La fiscale federale Yara Klukas, seconda in comando della Procura Federale del Distretto Meridionale della Florida, ha spiegato che l'arresto di González-Pardo è stato il punto di svolta che ha riattivato l'intera indagine.
«Le prove sono sempre esistite», ha affermato Klukas. «Avevamo in custodia federale uno dei piloti», ha aggiunto.
La fiscal ha confermato che Raúl Castro è considerato un fuggitivo da quando è stata emessa l'ordinanza di arresto: «Raúl Castro è un fuggitivo perché non si è presentato in tribunale.

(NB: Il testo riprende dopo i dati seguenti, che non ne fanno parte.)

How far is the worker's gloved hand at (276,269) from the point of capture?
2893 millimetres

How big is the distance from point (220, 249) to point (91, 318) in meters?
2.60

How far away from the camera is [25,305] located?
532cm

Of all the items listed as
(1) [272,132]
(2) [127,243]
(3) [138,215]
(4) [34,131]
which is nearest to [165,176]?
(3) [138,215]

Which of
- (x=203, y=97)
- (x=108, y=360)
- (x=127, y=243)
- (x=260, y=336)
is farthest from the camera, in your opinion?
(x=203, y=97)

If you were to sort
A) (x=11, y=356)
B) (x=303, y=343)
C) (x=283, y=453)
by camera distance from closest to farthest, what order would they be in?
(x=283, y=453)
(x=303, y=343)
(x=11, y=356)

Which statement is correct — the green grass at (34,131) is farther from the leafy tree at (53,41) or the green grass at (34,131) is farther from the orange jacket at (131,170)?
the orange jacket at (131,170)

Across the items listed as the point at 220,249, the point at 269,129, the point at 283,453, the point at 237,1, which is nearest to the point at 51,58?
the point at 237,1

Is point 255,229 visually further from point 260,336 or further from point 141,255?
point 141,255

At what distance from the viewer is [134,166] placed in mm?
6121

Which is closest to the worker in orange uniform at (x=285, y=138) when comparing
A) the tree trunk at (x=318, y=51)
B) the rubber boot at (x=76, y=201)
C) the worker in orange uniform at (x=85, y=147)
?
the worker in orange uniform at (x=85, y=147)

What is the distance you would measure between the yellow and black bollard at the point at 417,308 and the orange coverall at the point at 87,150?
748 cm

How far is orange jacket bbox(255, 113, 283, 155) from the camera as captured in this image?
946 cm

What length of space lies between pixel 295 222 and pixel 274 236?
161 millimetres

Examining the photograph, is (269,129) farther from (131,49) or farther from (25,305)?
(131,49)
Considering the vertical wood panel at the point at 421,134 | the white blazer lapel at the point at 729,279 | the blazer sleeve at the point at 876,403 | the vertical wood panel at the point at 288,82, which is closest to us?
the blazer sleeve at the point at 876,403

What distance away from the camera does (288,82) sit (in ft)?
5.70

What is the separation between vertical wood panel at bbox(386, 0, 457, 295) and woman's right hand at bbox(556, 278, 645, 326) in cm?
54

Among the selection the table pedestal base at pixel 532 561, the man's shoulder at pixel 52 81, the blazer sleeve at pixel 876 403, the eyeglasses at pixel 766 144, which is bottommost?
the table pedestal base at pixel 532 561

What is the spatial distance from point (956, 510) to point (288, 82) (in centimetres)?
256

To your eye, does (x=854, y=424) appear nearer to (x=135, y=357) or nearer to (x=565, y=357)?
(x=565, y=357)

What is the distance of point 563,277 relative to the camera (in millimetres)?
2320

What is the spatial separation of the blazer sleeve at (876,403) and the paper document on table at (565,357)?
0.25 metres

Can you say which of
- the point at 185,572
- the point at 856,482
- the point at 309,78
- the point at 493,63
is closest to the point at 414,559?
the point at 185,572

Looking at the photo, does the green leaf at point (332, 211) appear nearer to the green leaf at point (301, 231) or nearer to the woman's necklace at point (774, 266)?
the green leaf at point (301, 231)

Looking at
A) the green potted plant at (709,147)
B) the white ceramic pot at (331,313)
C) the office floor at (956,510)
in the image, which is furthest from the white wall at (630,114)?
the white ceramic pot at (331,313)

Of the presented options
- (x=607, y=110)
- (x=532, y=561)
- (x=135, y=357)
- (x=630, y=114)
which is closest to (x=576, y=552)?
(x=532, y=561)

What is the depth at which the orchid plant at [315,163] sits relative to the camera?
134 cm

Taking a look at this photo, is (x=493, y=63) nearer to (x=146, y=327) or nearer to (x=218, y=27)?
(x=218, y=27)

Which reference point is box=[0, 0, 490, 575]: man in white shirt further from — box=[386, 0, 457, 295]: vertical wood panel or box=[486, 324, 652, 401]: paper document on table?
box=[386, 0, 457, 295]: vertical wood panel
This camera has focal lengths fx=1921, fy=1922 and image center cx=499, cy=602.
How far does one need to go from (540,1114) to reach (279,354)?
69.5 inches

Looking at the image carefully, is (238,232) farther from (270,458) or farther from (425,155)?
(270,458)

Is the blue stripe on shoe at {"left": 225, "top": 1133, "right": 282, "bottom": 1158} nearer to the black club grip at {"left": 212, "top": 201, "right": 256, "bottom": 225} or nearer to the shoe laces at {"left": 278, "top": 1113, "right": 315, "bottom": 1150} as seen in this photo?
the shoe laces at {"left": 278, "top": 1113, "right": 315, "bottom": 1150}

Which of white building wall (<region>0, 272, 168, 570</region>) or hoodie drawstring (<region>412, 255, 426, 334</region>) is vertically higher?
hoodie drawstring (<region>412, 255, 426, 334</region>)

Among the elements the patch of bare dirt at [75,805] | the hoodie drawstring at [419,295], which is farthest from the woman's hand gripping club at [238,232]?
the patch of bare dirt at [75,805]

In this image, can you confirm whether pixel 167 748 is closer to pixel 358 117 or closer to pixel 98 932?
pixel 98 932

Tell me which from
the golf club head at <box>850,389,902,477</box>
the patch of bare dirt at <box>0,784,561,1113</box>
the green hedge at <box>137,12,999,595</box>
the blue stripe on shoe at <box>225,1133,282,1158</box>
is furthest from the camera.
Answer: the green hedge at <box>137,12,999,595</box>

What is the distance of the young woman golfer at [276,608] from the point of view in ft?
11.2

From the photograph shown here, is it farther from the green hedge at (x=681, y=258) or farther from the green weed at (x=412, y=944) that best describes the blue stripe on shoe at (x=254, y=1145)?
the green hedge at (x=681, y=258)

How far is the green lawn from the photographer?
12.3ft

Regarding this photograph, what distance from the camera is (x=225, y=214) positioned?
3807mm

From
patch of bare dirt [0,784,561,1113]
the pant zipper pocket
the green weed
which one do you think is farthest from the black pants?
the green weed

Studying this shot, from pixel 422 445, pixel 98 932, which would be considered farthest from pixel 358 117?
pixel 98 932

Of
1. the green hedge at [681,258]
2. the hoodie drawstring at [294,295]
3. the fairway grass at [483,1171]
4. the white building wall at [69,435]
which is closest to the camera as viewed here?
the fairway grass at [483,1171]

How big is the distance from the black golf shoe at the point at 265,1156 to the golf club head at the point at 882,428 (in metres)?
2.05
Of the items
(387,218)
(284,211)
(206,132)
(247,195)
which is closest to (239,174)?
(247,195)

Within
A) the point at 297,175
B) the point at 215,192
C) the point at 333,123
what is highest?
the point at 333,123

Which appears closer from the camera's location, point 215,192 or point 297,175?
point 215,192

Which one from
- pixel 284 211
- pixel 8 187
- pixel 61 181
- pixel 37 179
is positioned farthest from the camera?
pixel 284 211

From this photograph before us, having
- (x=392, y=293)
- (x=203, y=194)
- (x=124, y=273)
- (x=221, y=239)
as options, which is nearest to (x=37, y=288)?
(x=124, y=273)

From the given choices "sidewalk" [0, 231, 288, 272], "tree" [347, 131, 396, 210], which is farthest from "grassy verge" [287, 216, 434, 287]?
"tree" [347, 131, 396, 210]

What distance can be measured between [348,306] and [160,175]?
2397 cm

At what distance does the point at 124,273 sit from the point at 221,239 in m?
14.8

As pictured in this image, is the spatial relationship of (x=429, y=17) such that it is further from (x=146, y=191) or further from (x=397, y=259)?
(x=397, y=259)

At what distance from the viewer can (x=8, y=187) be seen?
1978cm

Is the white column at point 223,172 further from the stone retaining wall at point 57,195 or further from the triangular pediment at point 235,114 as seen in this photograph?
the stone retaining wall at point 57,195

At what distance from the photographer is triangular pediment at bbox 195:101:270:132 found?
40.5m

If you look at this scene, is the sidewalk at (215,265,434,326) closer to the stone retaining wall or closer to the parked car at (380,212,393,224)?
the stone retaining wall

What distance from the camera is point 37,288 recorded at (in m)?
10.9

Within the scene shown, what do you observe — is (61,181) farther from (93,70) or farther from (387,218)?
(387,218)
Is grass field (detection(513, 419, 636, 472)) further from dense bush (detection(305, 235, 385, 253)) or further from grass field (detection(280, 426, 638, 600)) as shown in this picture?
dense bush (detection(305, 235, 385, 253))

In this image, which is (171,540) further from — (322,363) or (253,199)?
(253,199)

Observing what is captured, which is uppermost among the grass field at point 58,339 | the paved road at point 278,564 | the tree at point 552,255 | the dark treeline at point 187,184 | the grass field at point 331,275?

Dallo scorso mercoledì c'è un'ordinanza di arresto nei suoi confronti e degli altri piloti, e fino ad oggi non si è fatto vedere».
Tuttavia, non ha escluso che gli altri accusati possano presentarsi.
Le sfide legali che affronta
Un giudice dovrà decidere se González-Pardo rimane in detenzione o se può richiedere la libertà su cauzione.
El avvocato penalista Alfredo Izaguirre è stato categorico: «Non deve essere in libertà perché non ha nemmeno uno stato migratorio nel paese».
Izaguirre ha avvertito inoltre che lex pilota potrebbe diventare un testimone chiave contro gli altri accusati.
«Le offre l'opportunità di collaborare e di essere testimone contro gli altri, una volta che arrivano qui, e ciò potrebbe avvantaggiarlo con una riduzione della sua pena», sottolineò.
Tuttavia, Domínguez ha avvertito che González-Pardo si trova di fronte a un bivio: cooperare con la procura potrebbe essergli vantaggioso, ma sua moglie rimane a Cuba.
Silvia Iriondo, sopravvissuta all'attacco mentre si trovava nell'aeroplanino di Basulto, ha riassunto il peso del processo:
«Il fatto di non aver sparato non significa che non sia responsabile di una cospirazione per uccidere cittadini americani e un residente legale degli Stati Uniti, nello spazio aereo internazionale, durante un volo umanitario.»
Se è dichiarato colpevole nell'accusa federale per il abbattimento degli aerei di Hermanos al Rescate, González-Pardo potrebbe affrontare l'ergastolo.